Troy Lee Designs logo

Troy Lee Designs Accessibility Audit

Web Accessibility Remediation for Troy Lee Designs website to make it conforms with the WCAG technical standards and comply with the ADA.

  • https://troyleedesigns.com/
  • Shopify, Accessibility Audit, Accessibility Remediation, Accessibility Statement
  • Color Contrast Analyzer, Usablenet
  • Will Bubenik
  • May 19, 2021
  • Clothing Stores, Fashion Stores, Sports, Sports Accessories

This Troy Lee Designs accessibility audit and WCAG 2.1 AA remediation covered the online store of a renowned United States brand in motocross and mountain-bike gear — helmets, protection, apparel and accessories for riders.

A performance-gear store carries decisions that affect safety: riders choose sizes, read protection ratings and fit specs, and check out, all through interactive controls. For a rider using a screen reader or a keyboard, the accessibility of that sizing, those specs and the checkout decides whether they can buy the right protective kit.

StandardWCAG 2.1 AA
PlatformShopify
TestingManual + Automated
RegionUnited States

Why accessibility is critical for an online store

E-commerce is one of the most active areas of United States web-accessibility law. Under the Americans with Disabilities Act (ADA) Title III, an online store is treated as a place of public accommodation, and courts and settlements have repeatedly pointed to WCAG 2.1 Level AA as the working standard for an accessible shop. For safety gear the detail is critical: protection ratings and fit specs that live only in images, sizing controls a screen reader cannot read, or a product option a screen reader cannot read, or a checkout that traps keyboard focus, quietly turns a willing customer away.

Scope and standard

Our Troy Lee Designs accessibility audit assessed the store against WCAG 2.1 Level AA, mapped to ADA Title III, across the journeys that matter for a gear brand: product pages, size and fit selectors, protection and safety specifications, the cart and checkout, the account area, and search and filtering.

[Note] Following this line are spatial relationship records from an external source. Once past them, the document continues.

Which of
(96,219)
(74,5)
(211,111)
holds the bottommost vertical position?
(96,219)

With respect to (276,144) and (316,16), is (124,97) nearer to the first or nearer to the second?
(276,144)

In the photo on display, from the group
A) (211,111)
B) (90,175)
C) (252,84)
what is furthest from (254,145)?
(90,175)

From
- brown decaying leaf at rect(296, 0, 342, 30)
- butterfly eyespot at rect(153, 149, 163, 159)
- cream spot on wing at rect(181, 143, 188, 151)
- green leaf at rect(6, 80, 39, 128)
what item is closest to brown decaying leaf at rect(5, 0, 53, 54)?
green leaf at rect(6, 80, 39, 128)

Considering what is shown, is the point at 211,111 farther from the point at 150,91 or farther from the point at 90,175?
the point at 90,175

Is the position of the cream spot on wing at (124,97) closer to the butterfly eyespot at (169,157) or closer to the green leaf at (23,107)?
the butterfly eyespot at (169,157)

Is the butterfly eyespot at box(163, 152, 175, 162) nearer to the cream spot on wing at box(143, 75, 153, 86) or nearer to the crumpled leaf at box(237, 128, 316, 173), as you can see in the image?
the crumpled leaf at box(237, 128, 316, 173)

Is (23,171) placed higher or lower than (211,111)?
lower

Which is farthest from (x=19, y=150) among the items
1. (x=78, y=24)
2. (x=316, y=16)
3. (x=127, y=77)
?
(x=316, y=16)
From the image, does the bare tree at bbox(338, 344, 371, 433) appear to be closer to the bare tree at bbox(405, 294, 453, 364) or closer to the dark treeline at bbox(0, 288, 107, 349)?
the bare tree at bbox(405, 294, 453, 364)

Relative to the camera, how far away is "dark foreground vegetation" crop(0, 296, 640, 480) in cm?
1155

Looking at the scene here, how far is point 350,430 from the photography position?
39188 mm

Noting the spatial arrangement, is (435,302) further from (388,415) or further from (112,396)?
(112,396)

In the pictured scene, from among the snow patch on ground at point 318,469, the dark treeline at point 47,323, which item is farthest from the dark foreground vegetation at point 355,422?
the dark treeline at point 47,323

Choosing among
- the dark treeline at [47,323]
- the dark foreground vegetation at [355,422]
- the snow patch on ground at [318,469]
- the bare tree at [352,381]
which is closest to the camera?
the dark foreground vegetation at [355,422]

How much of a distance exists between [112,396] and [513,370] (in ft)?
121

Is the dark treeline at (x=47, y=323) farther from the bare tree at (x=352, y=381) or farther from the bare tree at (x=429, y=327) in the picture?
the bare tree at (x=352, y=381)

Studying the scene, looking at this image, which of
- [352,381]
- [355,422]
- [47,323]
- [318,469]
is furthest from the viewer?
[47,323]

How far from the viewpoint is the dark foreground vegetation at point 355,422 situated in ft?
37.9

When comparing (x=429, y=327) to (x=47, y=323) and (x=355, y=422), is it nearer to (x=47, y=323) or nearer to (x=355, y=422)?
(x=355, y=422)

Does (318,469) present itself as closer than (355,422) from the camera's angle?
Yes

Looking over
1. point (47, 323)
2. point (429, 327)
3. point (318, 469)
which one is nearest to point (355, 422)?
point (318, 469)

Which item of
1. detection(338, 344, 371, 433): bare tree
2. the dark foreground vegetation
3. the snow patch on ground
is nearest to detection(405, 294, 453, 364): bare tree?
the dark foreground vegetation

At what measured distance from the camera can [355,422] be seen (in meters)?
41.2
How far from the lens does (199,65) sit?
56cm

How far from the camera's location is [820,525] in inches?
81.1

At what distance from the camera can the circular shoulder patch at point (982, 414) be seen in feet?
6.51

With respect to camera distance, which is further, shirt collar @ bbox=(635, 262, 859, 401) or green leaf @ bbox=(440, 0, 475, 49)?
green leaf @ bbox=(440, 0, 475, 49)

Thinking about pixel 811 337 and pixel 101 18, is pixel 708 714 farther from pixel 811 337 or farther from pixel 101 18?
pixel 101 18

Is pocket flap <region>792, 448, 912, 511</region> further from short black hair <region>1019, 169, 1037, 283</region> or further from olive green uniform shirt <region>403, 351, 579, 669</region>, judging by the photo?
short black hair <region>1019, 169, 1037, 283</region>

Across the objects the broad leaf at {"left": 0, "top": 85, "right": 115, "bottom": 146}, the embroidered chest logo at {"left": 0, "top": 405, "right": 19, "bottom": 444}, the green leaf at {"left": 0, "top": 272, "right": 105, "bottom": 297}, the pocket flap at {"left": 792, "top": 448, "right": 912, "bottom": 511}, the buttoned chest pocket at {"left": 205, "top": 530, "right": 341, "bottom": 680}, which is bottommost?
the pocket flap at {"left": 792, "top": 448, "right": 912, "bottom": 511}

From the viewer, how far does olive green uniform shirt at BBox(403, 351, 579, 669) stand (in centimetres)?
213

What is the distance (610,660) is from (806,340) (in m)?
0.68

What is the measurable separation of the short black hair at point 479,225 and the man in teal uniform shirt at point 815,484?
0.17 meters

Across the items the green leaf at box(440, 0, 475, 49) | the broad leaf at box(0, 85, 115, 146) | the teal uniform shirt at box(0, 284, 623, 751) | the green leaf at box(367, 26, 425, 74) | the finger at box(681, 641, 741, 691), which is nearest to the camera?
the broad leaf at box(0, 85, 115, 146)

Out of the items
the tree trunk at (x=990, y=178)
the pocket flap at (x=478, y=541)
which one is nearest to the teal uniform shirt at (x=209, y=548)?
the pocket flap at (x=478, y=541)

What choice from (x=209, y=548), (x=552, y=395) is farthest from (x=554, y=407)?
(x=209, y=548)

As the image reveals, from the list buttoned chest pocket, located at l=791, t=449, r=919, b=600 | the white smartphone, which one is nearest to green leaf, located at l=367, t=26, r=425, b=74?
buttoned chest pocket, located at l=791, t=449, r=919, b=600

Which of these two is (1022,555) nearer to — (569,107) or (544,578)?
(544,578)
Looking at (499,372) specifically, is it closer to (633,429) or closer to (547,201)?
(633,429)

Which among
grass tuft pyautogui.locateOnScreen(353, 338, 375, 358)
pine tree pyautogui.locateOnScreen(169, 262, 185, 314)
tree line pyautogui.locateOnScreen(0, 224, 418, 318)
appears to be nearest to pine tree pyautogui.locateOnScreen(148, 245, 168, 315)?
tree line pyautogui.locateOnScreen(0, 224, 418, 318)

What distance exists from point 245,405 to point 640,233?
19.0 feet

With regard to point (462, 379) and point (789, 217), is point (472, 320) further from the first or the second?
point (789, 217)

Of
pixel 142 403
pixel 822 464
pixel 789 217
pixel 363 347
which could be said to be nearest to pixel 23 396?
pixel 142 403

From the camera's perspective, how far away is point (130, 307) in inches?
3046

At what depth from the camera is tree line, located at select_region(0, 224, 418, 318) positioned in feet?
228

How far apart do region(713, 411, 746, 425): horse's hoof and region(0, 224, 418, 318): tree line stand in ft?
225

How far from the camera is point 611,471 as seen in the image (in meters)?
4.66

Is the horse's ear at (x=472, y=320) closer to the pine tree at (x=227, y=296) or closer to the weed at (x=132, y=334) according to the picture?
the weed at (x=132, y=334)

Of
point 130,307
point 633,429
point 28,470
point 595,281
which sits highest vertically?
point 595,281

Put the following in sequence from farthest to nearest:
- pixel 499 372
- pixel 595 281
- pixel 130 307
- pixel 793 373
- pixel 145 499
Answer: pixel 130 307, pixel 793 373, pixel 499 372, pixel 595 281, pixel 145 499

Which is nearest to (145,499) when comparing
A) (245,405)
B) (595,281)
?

How we ran the Troy Lee Designs accessibility audit

  • Screen-reader testing with JAWS and NVDA on Windows, VoiceOver on macOS and iOS, and TalkBack on Android
  • Automated audits with Deque axe, Google Lighthouse and WAVE
  • Keyboard-only operation of every step, with attention to focus order and a clearly visible focus indicator
  • Colour-contrast analysis, plus 400% zoom and reflow testing for low-vision users

What accessibility means on each part of the store

Because Troy Lee Designs sells safety-critical gear, our Troy Lee Designs accessibility audit focused on the parts a rider relies on:

  • Size and fit selectors need names and states a screen reader can read, so a rider chooses the correct, safe fit.
  • Protection ratings and specifications must be real text rather than images, so safety information is available to everyone.
  • Product images need meaningful alternative text, since design and protection cues are otherwise lost without sight.
  • The cart and checkout need labelled fields, announced errors and a focus order that never traps the keyboard, because this is where the order is completed.
  • Search, filtering and navigation need operable controls, visible focus, sufficient contrast and clean reflow at high zoom.

Outcome

This Troy Lee Designs accessibility audit, combining manual and automated testing with remediation, brought the store’s sizing, safety specs and checkout into line with WCAG 2.1 AA and ADA Title III expectations, so a rider using a screen reader or a keyboard can find the right protective gear and buy it without barriers. Because safety information is at stake, every fix was verified with assistive technology rather than assumed from an automated pass.